Karan Dhundia co-wrote this blog post with Jude Konzelmann.
In our last blog post, we discussed three pressing challenges for commercial organizations within the biopharmaceutical industry: the increasing evolution and (often uneven) consolidation of healthcare customers, the complexity of each geography’s key influencers and how they work together to deliver care in different therapy areas, and stakeholders’ inconsistent definitions of value. To address these challenges, we proposed a four-part transition framework—covering deployment, roles, structure and marketing—and we delved into step one: the reorganization of field-based commercial personnel. Now let’s get to step two.
Roles: Moving From Fewer Generalist Roles to More Specialized Roles
Some of the transformation to customization has begun and is evidenced by the proliferation of different customer-facing roles that we see in the industry. This trend is a response to the increasing number of stakeholders who are involved in the decision-making process to get a patient initiated or maintained on a particular therapy. While physicians historically have held nearly all of the decision-making power, physicians’ influence is decreasing in many markets and they’re being replaced by a host of decision makers within institutions and networks, many of whom are non-clinicians. The industry’s response has been to create many more roles to serve these customers. We’ve counted 30 or more different customer-facing roles in the industry today. (Transformation to the new environment also requires changes in headquarters-based roles, especially in the marketing department, but we’ll discuss that in a subsequent post.)

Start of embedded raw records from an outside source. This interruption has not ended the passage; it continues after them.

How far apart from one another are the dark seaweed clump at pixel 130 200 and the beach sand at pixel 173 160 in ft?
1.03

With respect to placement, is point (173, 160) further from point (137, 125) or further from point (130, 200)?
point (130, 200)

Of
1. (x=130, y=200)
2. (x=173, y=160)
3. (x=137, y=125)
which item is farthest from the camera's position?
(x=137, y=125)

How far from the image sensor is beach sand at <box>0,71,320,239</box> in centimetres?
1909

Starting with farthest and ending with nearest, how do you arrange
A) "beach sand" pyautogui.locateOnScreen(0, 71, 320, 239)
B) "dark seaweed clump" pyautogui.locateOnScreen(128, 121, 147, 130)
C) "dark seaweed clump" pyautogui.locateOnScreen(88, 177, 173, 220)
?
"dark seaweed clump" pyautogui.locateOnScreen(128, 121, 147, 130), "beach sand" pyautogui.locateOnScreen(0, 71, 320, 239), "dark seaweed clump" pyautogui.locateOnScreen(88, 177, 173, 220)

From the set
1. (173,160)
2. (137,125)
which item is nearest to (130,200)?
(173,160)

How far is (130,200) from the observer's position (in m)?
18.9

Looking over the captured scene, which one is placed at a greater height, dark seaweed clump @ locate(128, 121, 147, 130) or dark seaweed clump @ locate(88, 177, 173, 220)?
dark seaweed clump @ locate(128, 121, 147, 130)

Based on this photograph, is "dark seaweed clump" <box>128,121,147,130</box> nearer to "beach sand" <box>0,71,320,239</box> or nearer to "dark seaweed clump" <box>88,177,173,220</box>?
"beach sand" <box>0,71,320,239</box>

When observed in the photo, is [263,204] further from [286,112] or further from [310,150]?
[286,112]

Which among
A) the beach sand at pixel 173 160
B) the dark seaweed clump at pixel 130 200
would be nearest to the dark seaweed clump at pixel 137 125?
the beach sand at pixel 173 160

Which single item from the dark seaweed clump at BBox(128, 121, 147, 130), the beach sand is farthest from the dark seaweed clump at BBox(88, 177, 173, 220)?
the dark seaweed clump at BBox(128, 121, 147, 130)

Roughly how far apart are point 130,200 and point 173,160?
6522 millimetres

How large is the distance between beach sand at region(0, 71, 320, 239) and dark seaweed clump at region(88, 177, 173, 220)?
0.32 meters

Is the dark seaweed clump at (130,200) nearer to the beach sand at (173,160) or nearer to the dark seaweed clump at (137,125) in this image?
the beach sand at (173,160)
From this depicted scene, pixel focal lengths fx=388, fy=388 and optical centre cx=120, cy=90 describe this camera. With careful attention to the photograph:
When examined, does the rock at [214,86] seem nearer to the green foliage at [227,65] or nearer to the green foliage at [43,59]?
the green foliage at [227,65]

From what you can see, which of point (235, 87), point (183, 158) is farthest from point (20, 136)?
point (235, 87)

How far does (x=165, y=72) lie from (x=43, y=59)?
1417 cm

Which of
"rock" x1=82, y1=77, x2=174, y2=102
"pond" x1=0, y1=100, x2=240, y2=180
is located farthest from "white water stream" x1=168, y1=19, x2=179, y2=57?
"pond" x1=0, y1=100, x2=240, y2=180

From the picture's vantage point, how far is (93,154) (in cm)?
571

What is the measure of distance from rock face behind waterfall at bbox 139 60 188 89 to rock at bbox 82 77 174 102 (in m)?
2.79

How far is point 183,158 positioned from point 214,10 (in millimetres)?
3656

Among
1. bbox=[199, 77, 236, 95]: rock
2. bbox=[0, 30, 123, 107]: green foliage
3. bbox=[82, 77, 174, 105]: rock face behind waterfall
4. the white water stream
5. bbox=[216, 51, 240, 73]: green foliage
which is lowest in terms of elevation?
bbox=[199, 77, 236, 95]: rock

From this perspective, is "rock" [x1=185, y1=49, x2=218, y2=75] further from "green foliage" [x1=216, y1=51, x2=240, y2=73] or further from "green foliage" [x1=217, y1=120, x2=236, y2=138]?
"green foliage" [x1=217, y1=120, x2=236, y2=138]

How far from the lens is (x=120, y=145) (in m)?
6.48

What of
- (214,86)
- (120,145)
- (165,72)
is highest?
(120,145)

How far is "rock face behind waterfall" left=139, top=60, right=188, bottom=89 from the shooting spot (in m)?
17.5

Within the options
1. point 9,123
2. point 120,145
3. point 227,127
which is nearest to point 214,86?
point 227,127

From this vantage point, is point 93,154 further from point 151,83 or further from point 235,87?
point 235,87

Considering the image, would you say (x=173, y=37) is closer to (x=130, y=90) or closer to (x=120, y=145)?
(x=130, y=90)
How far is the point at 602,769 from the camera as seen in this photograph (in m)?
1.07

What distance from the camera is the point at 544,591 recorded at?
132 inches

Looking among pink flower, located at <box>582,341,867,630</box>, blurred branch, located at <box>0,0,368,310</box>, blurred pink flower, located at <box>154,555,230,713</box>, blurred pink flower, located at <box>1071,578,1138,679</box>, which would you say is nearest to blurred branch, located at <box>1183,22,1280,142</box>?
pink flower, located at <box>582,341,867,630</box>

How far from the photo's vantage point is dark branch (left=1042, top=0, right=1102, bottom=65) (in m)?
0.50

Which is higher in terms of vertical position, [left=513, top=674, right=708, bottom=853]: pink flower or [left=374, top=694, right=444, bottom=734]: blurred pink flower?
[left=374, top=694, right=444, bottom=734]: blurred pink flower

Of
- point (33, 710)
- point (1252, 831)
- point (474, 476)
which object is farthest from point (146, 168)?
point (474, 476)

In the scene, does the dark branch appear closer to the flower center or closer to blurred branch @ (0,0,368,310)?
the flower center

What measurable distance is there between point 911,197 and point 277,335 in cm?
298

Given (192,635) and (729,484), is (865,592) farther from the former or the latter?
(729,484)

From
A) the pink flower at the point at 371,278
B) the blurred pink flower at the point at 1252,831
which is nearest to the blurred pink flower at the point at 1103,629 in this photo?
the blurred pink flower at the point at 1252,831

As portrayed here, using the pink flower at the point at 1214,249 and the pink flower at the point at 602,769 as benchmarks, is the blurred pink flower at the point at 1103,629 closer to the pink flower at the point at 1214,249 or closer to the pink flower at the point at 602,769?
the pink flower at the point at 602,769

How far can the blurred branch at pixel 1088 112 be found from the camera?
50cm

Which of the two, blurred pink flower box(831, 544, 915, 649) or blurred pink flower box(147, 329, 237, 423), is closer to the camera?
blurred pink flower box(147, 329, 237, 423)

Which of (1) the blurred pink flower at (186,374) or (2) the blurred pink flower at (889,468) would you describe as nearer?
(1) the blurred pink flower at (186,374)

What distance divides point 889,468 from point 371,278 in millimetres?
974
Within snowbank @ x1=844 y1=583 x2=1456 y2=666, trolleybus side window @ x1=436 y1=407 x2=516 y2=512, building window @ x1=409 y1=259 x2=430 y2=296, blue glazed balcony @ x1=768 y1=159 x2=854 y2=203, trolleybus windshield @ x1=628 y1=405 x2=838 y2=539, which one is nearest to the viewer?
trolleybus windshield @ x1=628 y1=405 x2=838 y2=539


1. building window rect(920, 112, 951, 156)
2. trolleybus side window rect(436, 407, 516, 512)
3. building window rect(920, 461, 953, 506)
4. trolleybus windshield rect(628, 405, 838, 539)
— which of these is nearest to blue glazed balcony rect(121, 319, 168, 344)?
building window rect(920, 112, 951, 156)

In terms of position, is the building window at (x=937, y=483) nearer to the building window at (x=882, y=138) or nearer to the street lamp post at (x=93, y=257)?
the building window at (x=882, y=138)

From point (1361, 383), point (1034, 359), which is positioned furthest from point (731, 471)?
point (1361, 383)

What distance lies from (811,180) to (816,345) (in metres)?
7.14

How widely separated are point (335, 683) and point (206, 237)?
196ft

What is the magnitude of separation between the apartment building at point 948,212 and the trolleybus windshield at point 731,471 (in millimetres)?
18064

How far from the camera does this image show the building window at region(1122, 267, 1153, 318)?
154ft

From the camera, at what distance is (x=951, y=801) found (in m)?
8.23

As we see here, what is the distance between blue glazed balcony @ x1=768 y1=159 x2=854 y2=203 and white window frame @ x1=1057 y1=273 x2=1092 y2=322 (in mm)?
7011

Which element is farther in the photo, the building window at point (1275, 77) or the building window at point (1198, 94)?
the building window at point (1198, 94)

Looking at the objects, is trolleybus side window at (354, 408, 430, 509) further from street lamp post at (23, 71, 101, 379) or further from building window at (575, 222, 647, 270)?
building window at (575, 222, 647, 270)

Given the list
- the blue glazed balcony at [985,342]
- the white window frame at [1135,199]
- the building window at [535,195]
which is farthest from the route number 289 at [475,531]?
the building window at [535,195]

Specialized roles are and will continue to be a critical part of succeeding in the new environment, but companies need to be thoughtful in how they create them and deploy them locally. To start, companies need to consider a few key inputs. First, you need to have an evolved customer insights capability to understand the needs of your different types of customers. Many customers are no longer just individuals; instead, biopharmaceutical companies’ customers now can be complex accounts or networks. Not only do you need to gather insights on prioritized stakeholders within these customers, you also need the ability to understand these customers as an organized entity.
The second key input is the ability to create and shape offerings and value propositions that will resonate with customers. Without this ability, you’re creating roles but not equipping them to create more value for customers.
Third, you need to understand the geographic variation that forms the context in which your customers operate. Organizations need to be prepared to customize their go-to-market approaches in different markets, so they need to understand how stakeholders in a market interrelate and who holds more power in decision-making.
With these inputs gathered, companies need to have a systematic process for determining roles both overall and in specific geographies. The building blocks of field roles are activities that we would perform with specific customer groups. All activities are essentially helping to advance patients along the treatment journey. For example, the activity to provide support to an office manager or billing coordinator in navigating prior authorization forms can help increase the rate of fulfillment once the prescriber has made the brand choice to get a patient started on therapy.
The first logical step in the process, therefore, is mapping out all of the activities that your company intends to deliver against all relevant customer stakeholders. A matrix of customer stakeholders and activities, or at least activity groups, is a great starting point. Once this matrix is established, the second step is combining the relevant customer/activity groups to form roles. Be prepared to think through a few related questions or tradeoffs as you work through this step, including the classic question between effectiveness and efficiency. Specializing in particular activities should lead to high effectiveness or impact at executing those activities. The challenge with specialization is that it comes with a cost of lost efficiency, especially in the geographic sense. If you specialize around three dominant activities, that necessitates having three people cover every customer in the country, and will lead to larger geographic responsibility and more travel.
The second step in the process, which relates to the effectiveness question, comes down to understanding the skills required to execute the activities. There are many types of skills: leadership, selling, analytical, relationship, subject expertise, administrative, etc. Of course, individuals have many skills, so it’s critical to think through the combinations of skills and the availability of individuals with such combinations in the market when determining how to shape roles.
With roles established, the final step is considering the extent to which all of the roles need to exist in all of the markets. When organizations only had a few roles, having those present in all markets made sense. Now, local markets and customers have evolved and more roles are needed, but you don’t need all roles in all geographies. The input on geographical variation is critical here because, ideally, it should dictate which activities are delivered to which customer groups based on their local influence and needs. In essence, you can reconsider some of what you did in the first step with an adjusted activity matrix shaped by local variations. Keep in mind that the roles don’t need to be the same everywhere, and that this is one place where local variation can directly impact your approach.